▸ **Task instructions**: Please restate each line of the data that follows word for word, skipping any image.

▸ **Given data**:
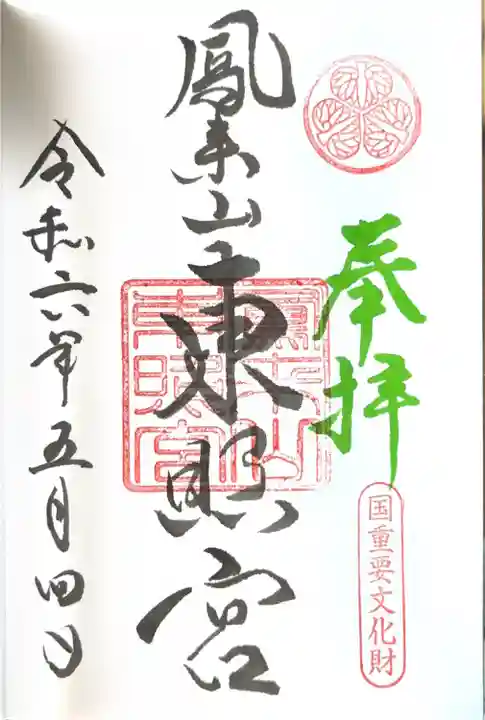 鳳来山東照宮(愛知県)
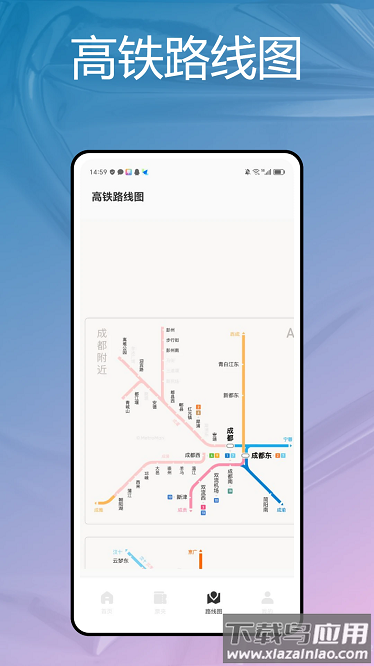车票票安卓版截图3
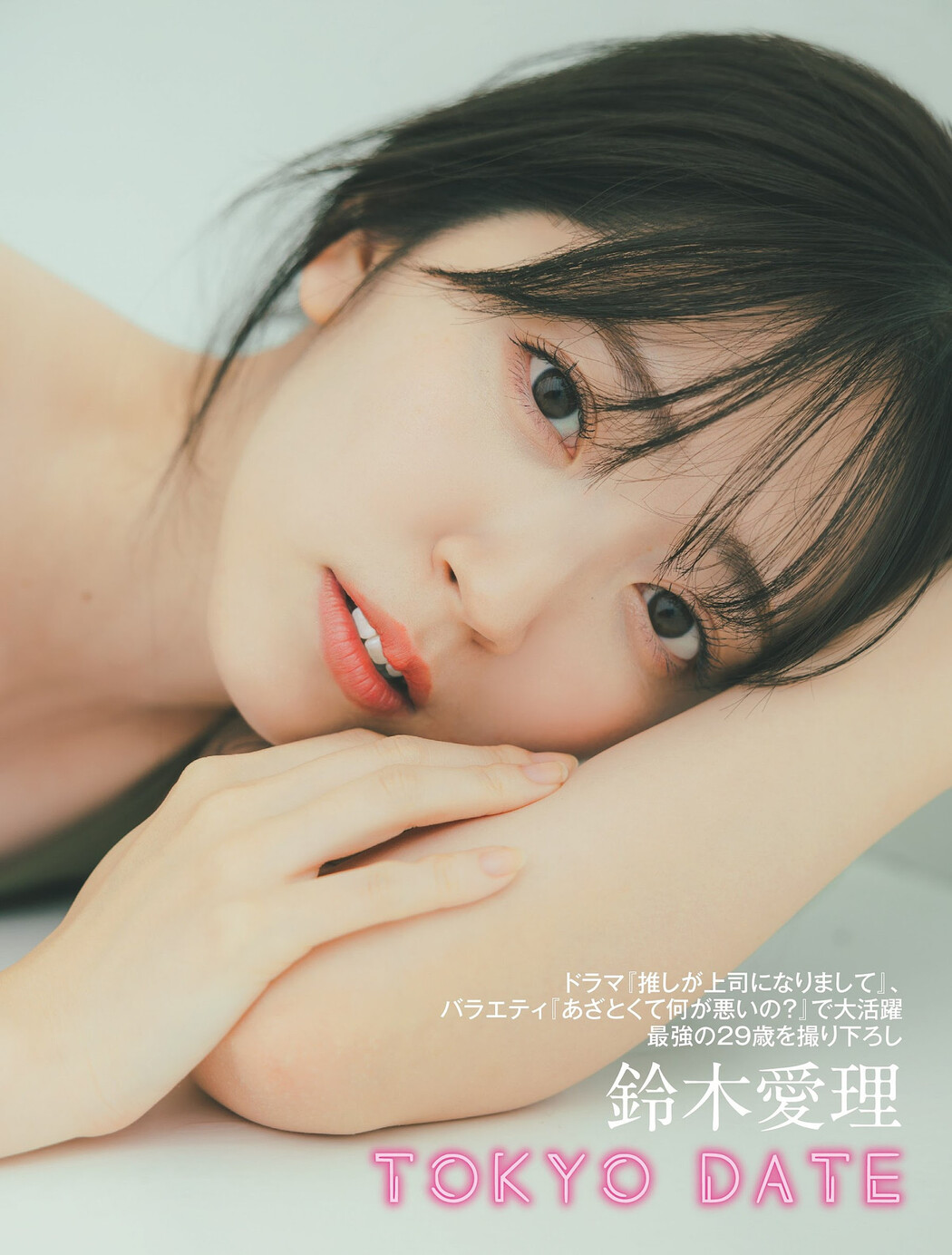 Airi Suzuki 鈴木愛理, FLASH 2023.12.12 (フラッシュ 2023年12月12日号)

▸ **Solution to this task**:
 鳳来山東照宮(愛知県)
车票票安卓版截图3
 Airi Suzuki 鈴木愛理, FLASH 2023.12.12 (フラッシュ 2023年12月12日号)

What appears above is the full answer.